Re: OT: Definitely Not YAEPT: English phoneme inventory?
From: | Tristan McLeay <zsau@...> |
Date: | Sunday, July 20, 2003, 1:44 |
On Sat, 19 Jul 2003, Doug Dee wrote:
> How does M-W reflect the 3-way merry/marry/Mary distinction?
> (Around here, "merry" has the vowel of "pet" usually labeled /E/, "marry" has
> the vowel of "pat", usually labeled /{/, while "Mary" is distinct from both.
> Some people say it has the same vowel as "ace" (which you gave as /e/ but
> which I'd rather call /ej/ or the like), but that doesn't work for me since I
> think "yeah" has the Mary vowel & it doesn't sound like "yay".
You be English or other non-rhotic speaker then? (i.e. you say cah.) Our
vastly superior :) dialects improved the vowelspace when /r/ was banished
to pre-vowel positions by, among other things, turning instances of the
vowel equivalent to /ei/ (but it was monophthongal then) before /r/ into a
brand new phoneme usually known as /E@/. (One presumes that it had a
similar value before /r/ was dropped, and in the dropping of /r/, no other
change was made, so what was formally /feir/, pronounced [fE@r], became
/fE@/ pronounced /fE@/. This explains why 'prayer' is so far removed in
pronounciation from 'pray'---it harmlessly but foolishly became a
monosyllable and then fell prey to the reassignments. Yet no-one was
interested in respelling it to 'prair' and so it's had to suffer ever
since.
'Yeah' is a bit of a funny word. In non-rhotic dialects, it tends to fall
in with the /E@/ vowel (so in my dialect where /E@/'s become a
monophthong, it's pronounced [je:] and seems like Early ModE 'yea' coming
back to haunt us). In rhotic dialects, it doesn't have such a phoneme to
fall in with (because such a phoneme is either /ei/ or /E/ followed by /r/
in these dialects).
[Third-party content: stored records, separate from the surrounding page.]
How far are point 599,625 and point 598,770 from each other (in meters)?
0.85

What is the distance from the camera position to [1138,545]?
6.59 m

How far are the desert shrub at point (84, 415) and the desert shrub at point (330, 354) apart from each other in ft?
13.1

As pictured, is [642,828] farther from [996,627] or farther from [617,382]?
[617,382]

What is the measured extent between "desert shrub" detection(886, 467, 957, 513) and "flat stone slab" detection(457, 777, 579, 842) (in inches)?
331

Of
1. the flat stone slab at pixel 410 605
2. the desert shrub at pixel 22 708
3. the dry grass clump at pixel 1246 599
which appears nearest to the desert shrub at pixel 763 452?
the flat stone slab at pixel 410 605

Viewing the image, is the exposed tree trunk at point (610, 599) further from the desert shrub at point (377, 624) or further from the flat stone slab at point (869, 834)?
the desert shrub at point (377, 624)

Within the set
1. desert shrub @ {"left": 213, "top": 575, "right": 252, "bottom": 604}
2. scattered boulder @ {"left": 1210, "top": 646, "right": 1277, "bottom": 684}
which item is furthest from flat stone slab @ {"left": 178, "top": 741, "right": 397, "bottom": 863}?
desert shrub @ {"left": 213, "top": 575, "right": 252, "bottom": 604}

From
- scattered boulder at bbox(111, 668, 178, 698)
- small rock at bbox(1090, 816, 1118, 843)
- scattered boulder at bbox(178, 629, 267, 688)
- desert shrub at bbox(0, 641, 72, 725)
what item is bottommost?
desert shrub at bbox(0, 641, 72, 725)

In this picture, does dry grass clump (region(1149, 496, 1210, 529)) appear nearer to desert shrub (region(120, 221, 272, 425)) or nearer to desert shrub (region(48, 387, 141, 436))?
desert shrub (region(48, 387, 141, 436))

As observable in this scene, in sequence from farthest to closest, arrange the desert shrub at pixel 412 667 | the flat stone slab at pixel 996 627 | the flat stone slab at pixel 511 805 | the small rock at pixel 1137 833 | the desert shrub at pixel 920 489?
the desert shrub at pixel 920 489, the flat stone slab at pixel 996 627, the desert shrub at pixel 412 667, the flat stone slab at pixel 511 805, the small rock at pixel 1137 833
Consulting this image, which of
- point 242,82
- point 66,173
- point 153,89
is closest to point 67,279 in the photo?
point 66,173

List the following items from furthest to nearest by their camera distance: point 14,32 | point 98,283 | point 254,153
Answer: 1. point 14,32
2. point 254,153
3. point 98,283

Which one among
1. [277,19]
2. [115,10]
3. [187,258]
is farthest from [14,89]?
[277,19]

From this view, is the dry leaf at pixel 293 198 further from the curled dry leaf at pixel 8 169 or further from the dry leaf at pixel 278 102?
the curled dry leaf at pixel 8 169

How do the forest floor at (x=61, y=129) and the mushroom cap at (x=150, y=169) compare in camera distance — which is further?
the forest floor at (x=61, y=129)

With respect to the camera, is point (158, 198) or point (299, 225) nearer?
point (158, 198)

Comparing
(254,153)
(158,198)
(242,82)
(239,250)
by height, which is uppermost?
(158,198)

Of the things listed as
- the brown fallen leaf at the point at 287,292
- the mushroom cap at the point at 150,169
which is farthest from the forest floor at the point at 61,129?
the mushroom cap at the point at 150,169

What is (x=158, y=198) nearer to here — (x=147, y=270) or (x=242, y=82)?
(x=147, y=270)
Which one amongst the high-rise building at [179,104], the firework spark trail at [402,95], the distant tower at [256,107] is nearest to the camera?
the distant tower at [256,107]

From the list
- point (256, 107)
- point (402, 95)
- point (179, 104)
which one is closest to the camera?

So it does horribly evil things like be pronounced
[&:], which normally requires a following consonant. This in spite of the
fact that I think 'yeah' came to non-rhotic dialects as borrowings from
rhotic ones. So 'yeah' is phonemically one thing in some dialects and
phonemically another in others and is not a good way of discussing sounds
cross-dialectally.
(So, in short, for you, Mary is probably /mE@ri/ (RP) or /me:ri/ (GAus)
or something like that. In American English, it's one of /mEri/, /m&ri/
or /meiri/, depending on how they split their phonemes.)
--
Tristan <kesuari@...>
Yesterday I was a dog. Today I'm a dog. Tomorrow I'll probably still
be a dog. Sigh! There's so little hope for advancement.